I'm pretty new in Cassandra and I am trying to make a model for time series data. My current proposal is this:
CREATE TABLE myproject.variables (
nearest_10_minutes timestamp,
variable_type text,
value double,
variable_timestamp timestamp,
PRIMARY KEY((variable_type, nearest_10_minutes), variable_timestamp)
)
WITH CLUSTERING ORDER BY (variable_timestamp ASC);
The variable_timestamp is the actual time when the value is sensed. The nearest_10_minutes is the timestamp, but rounded to the nearest 10 minutes. For example if the variable_timestamp is: 19/11/2013 13:13:19.562, the nearest_10_minutes is 19/11/2013 13:10:00.000
I can get rid of the variable_type in the cluster key and put it into a secondary index, but I'm not sure does that aid my case.
The issue is that I'm not really sure how to properly order data. If I take a select * from myproject.variables (just for testing purposes), I get something like (timestamps showed only):
Tue Nov 19 13:19:52 CET 2013
Tue Nov 19 13:19:55 CET 2013
Tue Nov 19 13:40:04 CET 2013
Tue Nov 19 13:40:14 CET 2013
Tue Nov 19 13:40:29 CET 2013
...
Tue Nov 19 13:49:58 CET 2013
Tue Nov 19 13:49:59 CET 2013
...
Tue Nov 19 14:30:00 CET 2013
Tue Nov 19 14:30:01 CET 2013
Now, I'm not really clear should I get some default ordering or not? If I use a select * from myproject.variables order by variable_timestamp asc then I get an error stating I may only use ORDER BY if the partition key is filtered with EQ or IN. And IN can only be used with the second portion of the partition key, not the first one.
All in all, I'm a bit confused, how can I model this in a way I can select and order my data?

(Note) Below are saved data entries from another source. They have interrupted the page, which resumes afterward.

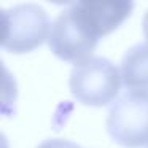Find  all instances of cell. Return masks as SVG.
Instances as JSON below:
<instances>
[{
    "label": "cell",
    "instance_id": "obj_1",
    "mask_svg": "<svg viewBox=\"0 0 148 148\" xmlns=\"http://www.w3.org/2000/svg\"><path fill=\"white\" fill-rule=\"evenodd\" d=\"M132 2H73L51 23L48 46L64 61L91 58L99 38L115 30L131 14Z\"/></svg>",
    "mask_w": 148,
    "mask_h": 148
},
{
    "label": "cell",
    "instance_id": "obj_5",
    "mask_svg": "<svg viewBox=\"0 0 148 148\" xmlns=\"http://www.w3.org/2000/svg\"><path fill=\"white\" fill-rule=\"evenodd\" d=\"M121 78L129 89H148V43L134 45L124 53Z\"/></svg>",
    "mask_w": 148,
    "mask_h": 148
},
{
    "label": "cell",
    "instance_id": "obj_3",
    "mask_svg": "<svg viewBox=\"0 0 148 148\" xmlns=\"http://www.w3.org/2000/svg\"><path fill=\"white\" fill-rule=\"evenodd\" d=\"M69 84L78 102L102 107L116 97L121 84V75L110 59L91 56L73 65Z\"/></svg>",
    "mask_w": 148,
    "mask_h": 148
},
{
    "label": "cell",
    "instance_id": "obj_6",
    "mask_svg": "<svg viewBox=\"0 0 148 148\" xmlns=\"http://www.w3.org/2000/svg\"><path fill=\"white\" fill-rule=\"evenodd\" d=\"M37 148H81V147L70 140H64V138H49V140L42 142Z\"/></svg>",
    "mask_w": 148,
    "mask_h": 148
},
{
    "label": "cell",
    "instance_id": "obj_7",
    "mask_svg": "<svg viewBox=\"0 0 148 148\" xmlns=\"http://www.w3.org/2000/svg\"><path fill=\"white\" fill-rule=\"evenodd\" d=\"M142 26H143V34H145V37H147V42H148V10H147V13H145V16H143Z\"/></svg>",
    "mask_w": 148,
    "mask_h": 148
},
{
    "label": "cell",
    "instance_id": "obj_2",
    "mask_svg": "<svg viewBox=\"0 0 148 148\" xmlns=\"http://www.w3.org/2000/svg\"><path fill=\"white\" fill-rule=\"evenodd\" d=\"M105 124L110 137L123 147L148 145V89H126L112 103Z\"/></svg>",
    "mask_w": 148,
    "mask_h": 148
},
{
    "label": "cell",
    "instance_id": "obj_4",
    "mask_svg": "<svg viewBox=\"0 0 148 148\" xmlns=\"http://www.w3.org/2000/svg\"><path fill=\"white\" fill-rule=\"evenodd\" d=\"M2 48L10 53H29L48 40L51 23L40 5L21 3L2 11Z\"/></svg>",
    "mask_w": 148,
    "mask_h": 148
}]
</instances>
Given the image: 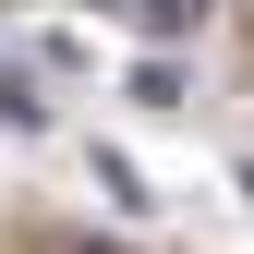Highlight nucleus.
<instances>
[{
  "mask_svg": "<svg viewBox=\"0 0 254 254\" xmlns=\"http://www.w3.org/2000/svg\"><path fill=\"white\" fill-rule=\"evenodd\" d=\"M49 254H109V242H49Z\"/></svg>",
  "mask_w": 254,
  "mask_h": 254,
  "instance_id": "3",
  "label": "nucleus"
},
{
  "mask_svg": "<svg viewBox=\"0 0 254 254\" xmlns=\"http://www.w3.org/2000/svg\"><path fill=\"white\" fill-rule=\"evenodd\" d=\"M0 12H24V0H0Z\"/></svg>",
  "mask_w": 254,
  "mask_h": 254,
  "instance_id": "5",
  "label": "nucleus"
},
{
  "mask_svg": "<svg viewBox=\"0 0 254 254\" xmlns=\"http://www.w3.org/2000/svg\"><path fill=\"white\" fill-rule=\"evenodd\" d=\"M85 12H121V0H85Z\"/></svg>",
  "mask_w": 254,
  "mask_h": 254,
  "instance_id": "4",
  "label": "nucleus"
},
{
  "mask_svg": "<svg viewBox=\"0 0 254 254\" xmlns=\"http://www.w3.org/2000/svg\"><path fill=\"white\" fill-rule=\"evenodd\" d=\"M121 12H133L145 37H194V24H206V0H121Z\"/></svg>",
  "mask_w": 254,
  "mask_h": 254,
  "instance_id": "1",
  "label": "nucleus"
},
{
  "mask_svg": "<svg viewBox=\"0 0 254 254\" xmlns=\"http://www.w3.org/2000/svg\"><path fill=\"white\" fill-rule=\"evenodd\" d=\"M121 97H145V109H182V73H170V61H133V85H121Z\"/></svg>",
  "mask_w": 254,
  "mask_h": 254,
  "instance_id": "2",
  "label": "nucleus"
}]
</instances>
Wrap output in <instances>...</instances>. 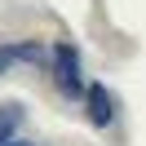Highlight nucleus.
I'll return each mask as SVG.
<instances>
[{"mask_svg": "<svg viewBox=\"0 0 146 146\" xmlns=\"http://www.w3.org/2000/svg\"><path fill=\"white\" fill-rule=\"evenodd\" d=\"M53 80H58V89H62L66 98L84 93V75H80V53H75L71 44H58V49H53Z\"/></svg>", "mask_w": 146, "mask_h": 146, "instance_id": "nucleus-1", "label": "nucleus"}, {"mask_svg": "<svg viewBox=\"0 0 146 146\" xmlns=\"http://www.w3.org/2000/svg\"><path fill=\"white\" fill-rule=\"evenodd\" d=\"M115 119V102H111L106 84H89V124L93 128H106Z\"/></svg>", "mask_w": 146, "mask_h": 146, "instance_id": "nucleus-2", "label": "nucleus"}, {"mask_svg": "<svg viewBox=\"0 0 146 146\" xmlns=\"http://www.w3.org/2000/svg\"><path fill=\"white\" fill-rule=\"evenodd\" d=\"M44 58V44L36 40H18V44H0V75L9 71L13 62H40Z\"/></svg>", "mask_w": 146, "mask_h": 146, "instance_id": "nucleus-3", "label": "nucleus"}, {"mask_svg": "<svg viewBox=\"0 0 146 146\" xmlns=\"http://www.w3.org/2000/svg\"><path fill=\"white\" fill-rule=\"evenodd\" d=\"M18 124H22V106H18V102H0V146L13 142Z\"/></svg>", "mask_w": 146, "mask_h": 146, "instance_id": "nucleus-4", "label": "nucleus"}, {"mask_svg": "<svg viewBox=\"0 0 146 146\" xmlns=\"http://www.w3.org/2000/svg\"><path fill=\"white\" fill-rule=\"evenodd\" d=\"M5 146H27V142H5Z\"/></svg>", "mask_w": 146, "mask_h": 146, "instance_id": "nucleus-5", "label": "nucleus"}]
</instances>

------------------------------Answer:------------------------------------
So in a way all the current answers by jorgebg and BryceAtNetwork23 and comments from Mikhail Stepura have shown me the path I consider right. Since I wanted to keep the partitioning as random as possible but in a way that I can predict it so I can have ordered queries and use the IN keyword (so I can put multiple partition keys in the query), I just decided to make a custom partitioning key. The scheme I chose is concatenating variable_type:timestamp_rounded_by_the_hour. That introduces some client leaking of the storage logic, I know, but it is fairly easy to recreate the set of partitioning keys on query in the code.
The answer I chose was the one that contributed the most.